Published: October 14, 2025 | Original Post


Lessons from ReAct, MemGPT, and Claude Code in designing the agent loop.

What is Agent Architecture?

At each iteration, agents must decide:

  • Call tools or send messages
  • Reason (allocate compute for thinking)
  • Terminate the loop

These decisions can be controlled by the LLM itself or by the agent architecture managing invocations.

Evolution

ReAct (Early)

Sequential reasoning and actions through formatted prompts -- predating native tool calling and reasoning capabilities.

MemGPT

The first stateful agent with persistent memory.

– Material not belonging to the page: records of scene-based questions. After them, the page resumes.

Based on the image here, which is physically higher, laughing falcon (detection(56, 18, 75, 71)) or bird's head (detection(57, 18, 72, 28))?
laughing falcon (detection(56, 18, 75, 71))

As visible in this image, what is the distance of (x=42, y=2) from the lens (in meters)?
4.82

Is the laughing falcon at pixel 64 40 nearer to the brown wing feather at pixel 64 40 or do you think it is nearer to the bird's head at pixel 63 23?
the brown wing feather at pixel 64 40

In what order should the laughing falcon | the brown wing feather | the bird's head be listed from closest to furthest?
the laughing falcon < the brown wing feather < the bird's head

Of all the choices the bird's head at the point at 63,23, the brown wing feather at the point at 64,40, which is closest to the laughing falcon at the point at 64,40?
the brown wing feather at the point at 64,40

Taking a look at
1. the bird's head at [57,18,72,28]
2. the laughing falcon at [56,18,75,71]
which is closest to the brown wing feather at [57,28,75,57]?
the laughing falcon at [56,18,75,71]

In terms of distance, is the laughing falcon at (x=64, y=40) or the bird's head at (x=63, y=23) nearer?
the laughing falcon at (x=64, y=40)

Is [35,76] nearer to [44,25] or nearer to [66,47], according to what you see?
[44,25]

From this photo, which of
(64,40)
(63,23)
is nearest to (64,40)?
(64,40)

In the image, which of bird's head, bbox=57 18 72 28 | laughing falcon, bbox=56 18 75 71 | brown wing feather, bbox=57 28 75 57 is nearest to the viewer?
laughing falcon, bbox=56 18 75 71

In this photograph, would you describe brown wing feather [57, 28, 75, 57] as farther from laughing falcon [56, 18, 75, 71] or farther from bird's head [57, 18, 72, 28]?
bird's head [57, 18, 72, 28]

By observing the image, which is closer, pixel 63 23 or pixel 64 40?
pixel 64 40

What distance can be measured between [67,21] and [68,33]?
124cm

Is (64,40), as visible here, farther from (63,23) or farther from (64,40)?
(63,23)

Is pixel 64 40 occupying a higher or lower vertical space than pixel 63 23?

Built on tool calling, it used special keyword arguments (thinking, request_heartbeat) to manage reasoning and control flow.

Letta V1

The new architecture:

  • Leverages native reasoning from modern models
  • Removes tool-calling requirements for reasoning
  • Simplifies system prompts

Trade-offs:

  • Loses prompted reasoning for non-reasoning models
  • Eliminates heartbeat functionality
  • Reduces tool rule flexibility

The Reasoning Token Dilemma

Modern frontier models encrypt reasoning tokens, preventing developer access. Prompted reasoning offers transparency but performance comparisons remain unclear across use cases.

Recommendation

Use the new Letta V1 architecture for latest reasoning models like GPT-5 and Claude 4.5 Sonnet.